Better access to technology for micro, small and medium-sized enterprises enables their full integration into the local value chain and enables them to become champions of innovation. Technologies such as metadata, artificial intelligence and the Internet of Things can improve market knowledge and provide statistics to help reduce the industry’s environmental footprint.
Finally, the digital creative sector can launch new environmentally friendly tourism products and social networks can be used to change consumer behavior.
3.Communities First and Responsible Tourism
Tourism activities taken in hand by local communities are essential to ensure the sustainability of the sector.
The tourism sector relies primarily on people, many of whom are heavily dependent on this activity and who find themselves in an extremely precarious situation.

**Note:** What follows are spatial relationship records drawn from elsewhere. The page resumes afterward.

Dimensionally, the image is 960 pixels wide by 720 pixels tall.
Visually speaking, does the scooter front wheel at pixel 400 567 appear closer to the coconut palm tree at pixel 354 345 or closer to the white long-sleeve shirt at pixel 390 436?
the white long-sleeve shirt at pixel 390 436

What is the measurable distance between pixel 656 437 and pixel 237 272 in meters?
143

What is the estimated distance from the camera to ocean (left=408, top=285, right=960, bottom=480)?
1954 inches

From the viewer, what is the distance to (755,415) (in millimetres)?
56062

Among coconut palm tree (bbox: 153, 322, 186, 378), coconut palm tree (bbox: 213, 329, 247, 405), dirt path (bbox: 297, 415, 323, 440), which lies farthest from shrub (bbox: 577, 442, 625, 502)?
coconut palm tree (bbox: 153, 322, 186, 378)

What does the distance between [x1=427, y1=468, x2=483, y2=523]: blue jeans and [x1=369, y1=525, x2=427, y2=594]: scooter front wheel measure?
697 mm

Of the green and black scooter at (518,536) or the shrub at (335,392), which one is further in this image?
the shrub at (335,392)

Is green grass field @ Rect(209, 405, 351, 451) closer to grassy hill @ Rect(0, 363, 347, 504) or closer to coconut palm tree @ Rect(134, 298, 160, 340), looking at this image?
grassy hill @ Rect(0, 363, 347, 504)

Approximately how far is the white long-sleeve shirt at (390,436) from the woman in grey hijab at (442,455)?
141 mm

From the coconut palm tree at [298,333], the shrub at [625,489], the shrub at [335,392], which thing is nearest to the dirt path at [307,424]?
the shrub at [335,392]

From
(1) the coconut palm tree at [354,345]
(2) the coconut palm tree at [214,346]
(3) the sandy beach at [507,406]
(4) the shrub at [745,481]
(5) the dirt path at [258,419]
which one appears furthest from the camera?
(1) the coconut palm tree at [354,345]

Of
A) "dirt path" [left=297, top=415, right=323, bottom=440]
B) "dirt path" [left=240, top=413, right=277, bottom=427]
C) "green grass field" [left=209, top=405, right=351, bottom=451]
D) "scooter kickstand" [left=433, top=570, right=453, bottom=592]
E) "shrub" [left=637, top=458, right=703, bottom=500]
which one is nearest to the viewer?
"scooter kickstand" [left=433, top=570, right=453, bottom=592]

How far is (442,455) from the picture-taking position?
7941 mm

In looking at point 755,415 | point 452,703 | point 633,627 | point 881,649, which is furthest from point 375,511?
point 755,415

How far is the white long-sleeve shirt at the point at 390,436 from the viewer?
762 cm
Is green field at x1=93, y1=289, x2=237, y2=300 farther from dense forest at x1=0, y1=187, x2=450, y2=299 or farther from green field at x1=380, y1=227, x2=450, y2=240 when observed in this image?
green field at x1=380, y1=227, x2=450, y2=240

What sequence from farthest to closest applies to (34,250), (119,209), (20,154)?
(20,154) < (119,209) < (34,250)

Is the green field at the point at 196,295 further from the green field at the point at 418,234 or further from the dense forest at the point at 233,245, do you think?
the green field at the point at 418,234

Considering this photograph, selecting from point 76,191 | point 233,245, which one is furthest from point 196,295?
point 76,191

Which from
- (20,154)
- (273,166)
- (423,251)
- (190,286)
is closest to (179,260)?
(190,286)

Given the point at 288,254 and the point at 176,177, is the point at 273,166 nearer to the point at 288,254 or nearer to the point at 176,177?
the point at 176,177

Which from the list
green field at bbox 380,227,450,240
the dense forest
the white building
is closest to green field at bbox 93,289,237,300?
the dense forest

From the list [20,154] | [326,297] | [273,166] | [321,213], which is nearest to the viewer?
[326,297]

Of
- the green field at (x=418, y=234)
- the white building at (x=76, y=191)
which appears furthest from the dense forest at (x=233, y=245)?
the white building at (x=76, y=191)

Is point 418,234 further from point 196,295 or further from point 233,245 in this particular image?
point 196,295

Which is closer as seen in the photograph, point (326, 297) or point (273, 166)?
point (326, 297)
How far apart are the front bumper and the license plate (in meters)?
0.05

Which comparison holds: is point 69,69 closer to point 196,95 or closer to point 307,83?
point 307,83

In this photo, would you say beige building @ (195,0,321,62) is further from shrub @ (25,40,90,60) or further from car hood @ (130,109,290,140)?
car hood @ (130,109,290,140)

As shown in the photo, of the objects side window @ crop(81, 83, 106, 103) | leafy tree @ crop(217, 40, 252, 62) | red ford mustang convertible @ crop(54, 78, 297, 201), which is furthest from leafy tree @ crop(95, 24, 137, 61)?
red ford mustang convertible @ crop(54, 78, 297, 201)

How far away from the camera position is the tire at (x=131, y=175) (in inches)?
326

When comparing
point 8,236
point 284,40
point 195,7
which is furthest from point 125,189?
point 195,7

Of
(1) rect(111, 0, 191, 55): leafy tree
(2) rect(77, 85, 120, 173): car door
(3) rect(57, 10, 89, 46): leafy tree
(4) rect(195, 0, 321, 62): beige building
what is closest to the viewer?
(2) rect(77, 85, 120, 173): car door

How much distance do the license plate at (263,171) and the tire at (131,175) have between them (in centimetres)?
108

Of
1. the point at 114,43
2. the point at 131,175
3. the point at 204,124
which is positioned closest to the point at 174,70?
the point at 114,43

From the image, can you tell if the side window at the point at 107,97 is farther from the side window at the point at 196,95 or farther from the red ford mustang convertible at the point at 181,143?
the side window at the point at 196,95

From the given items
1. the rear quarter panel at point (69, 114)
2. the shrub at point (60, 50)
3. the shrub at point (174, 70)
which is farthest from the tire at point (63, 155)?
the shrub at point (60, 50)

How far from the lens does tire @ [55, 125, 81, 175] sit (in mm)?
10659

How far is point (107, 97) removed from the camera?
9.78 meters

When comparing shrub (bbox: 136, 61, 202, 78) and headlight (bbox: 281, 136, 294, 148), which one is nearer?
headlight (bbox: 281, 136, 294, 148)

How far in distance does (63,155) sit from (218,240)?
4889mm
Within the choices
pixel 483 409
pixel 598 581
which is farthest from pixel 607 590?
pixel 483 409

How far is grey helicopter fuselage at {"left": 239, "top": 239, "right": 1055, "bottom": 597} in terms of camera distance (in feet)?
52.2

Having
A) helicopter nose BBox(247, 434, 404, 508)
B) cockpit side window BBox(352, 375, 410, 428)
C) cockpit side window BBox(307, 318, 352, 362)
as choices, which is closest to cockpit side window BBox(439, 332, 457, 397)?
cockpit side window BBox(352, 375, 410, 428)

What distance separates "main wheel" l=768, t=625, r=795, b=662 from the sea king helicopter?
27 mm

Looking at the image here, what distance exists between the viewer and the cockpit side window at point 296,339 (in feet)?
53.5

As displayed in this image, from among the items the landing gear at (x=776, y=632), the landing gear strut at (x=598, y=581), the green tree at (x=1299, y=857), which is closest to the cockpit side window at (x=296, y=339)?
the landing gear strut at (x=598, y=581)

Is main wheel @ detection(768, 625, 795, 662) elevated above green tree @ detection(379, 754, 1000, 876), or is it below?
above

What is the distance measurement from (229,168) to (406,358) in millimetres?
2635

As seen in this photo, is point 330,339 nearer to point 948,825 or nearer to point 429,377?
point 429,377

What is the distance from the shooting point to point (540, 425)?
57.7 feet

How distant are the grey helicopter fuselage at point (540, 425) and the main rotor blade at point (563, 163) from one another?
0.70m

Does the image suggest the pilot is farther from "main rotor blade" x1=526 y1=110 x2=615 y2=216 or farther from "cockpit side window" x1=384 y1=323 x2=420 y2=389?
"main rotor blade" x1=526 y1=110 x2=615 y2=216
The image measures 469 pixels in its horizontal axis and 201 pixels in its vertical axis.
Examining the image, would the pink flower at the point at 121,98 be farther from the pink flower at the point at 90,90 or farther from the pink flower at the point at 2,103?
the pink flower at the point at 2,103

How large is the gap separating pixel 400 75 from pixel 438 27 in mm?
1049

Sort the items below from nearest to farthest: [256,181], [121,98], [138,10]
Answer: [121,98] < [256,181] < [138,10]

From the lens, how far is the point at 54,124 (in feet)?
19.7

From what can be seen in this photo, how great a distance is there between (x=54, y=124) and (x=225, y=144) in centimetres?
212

Compared to the traditional “sea, beach, sun” triptych, community-based tourism also promotes responsible consumer behavior by encouraging deeper exchanges and a better understanding of local culture.
Consumers are a powerful vector for change. Their voices and demands have the power to improve economies and the well-being of populations.
The possibilities are vast, but so is the scale of the task. Only effective partnerships involving governments, international organizations, the private sector, regional networks, civil society and local communities will be able to bring about such radical change.
Development requires an integrated approach involving the whole of society and change in the tourism sector is vital for the future of SIDS.